Autre réflexion. Je consultai la programmation du bidule. Cela donnait à peu-près : mourir à Sorrente- clair de lune de Beethoven – Ave Maria de Schubert – Amore o amore – Frank Sinatra 1 – le Docteur Jivago – danses de Mozart – Le tango de la passion – musique de film des grands succès hollywoodiens – la guitare enchantée de Bobo lo zingaro – etc…
A ceux qui sont tentés d’acheter tout Beethoven, tout Bach, ou tout Chopin dans ces énormes coffrets promotionnels, je dis, il vaut mieux acheter un seul CD par un grand artiste et l’écouter cent fois, que d’écouter cent CD de qualité inégale. La quantité tue la qualité et il faut réécouter une œuvre plusieurs fois pour s’en imprégner et l’assimiler, que de l’écouter d’une manière distraite, pendant qu’on fait ses comptes, ou hors contexte, au milieu de musique de divertissement et d’évasion. Au lieu d’attirer les gens vers le sublime, on rabat celui-ci au rang de consommable au rabais.

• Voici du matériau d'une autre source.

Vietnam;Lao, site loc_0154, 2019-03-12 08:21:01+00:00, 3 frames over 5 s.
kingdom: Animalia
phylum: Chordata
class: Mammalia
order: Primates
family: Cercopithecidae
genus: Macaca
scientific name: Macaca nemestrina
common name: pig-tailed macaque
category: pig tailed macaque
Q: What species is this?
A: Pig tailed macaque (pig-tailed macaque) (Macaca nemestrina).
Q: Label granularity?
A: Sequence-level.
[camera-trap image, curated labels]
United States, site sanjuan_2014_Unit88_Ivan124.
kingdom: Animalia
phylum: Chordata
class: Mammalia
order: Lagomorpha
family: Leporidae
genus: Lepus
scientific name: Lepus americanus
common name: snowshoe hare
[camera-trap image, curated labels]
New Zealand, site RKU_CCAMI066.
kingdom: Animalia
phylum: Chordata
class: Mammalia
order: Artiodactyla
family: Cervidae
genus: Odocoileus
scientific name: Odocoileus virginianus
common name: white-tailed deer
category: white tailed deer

Quant au son merveilleux des deux minables écouteurs, il s’agit d’une manipulation visant à raboter toutes les aspérités, tous les accidents, et de délivrer un produit parfaitement lisse, propre et aseptisé. Les gens qui se contentent de cette climatisation musicale me rappellent un des thuriféraires de l’Internet en tant que remplaçant le musée qui me fit la démonstration suivante. Il me fit entrer dans la salle du Louvre où se trouvaient des tableaux flamands. On entendait les pas sur le pavement, on voyait les tableaux dans leur contexte muséal, on pouvait zoomer dessus. Mais cela demeurait toujours de l’ordre de la carte postale. Pourtant mon fanatique de l’Internet, prétendait que la qualité était tout à fait suffisante et on le croyait. Voyons, puisqu’il était l’expert !
Conclusion de Fruttero et Lucentini : (dans La Predominanza del Cretino).
Quoi qu'il arrive, l'homme saura toujours trouver une solution !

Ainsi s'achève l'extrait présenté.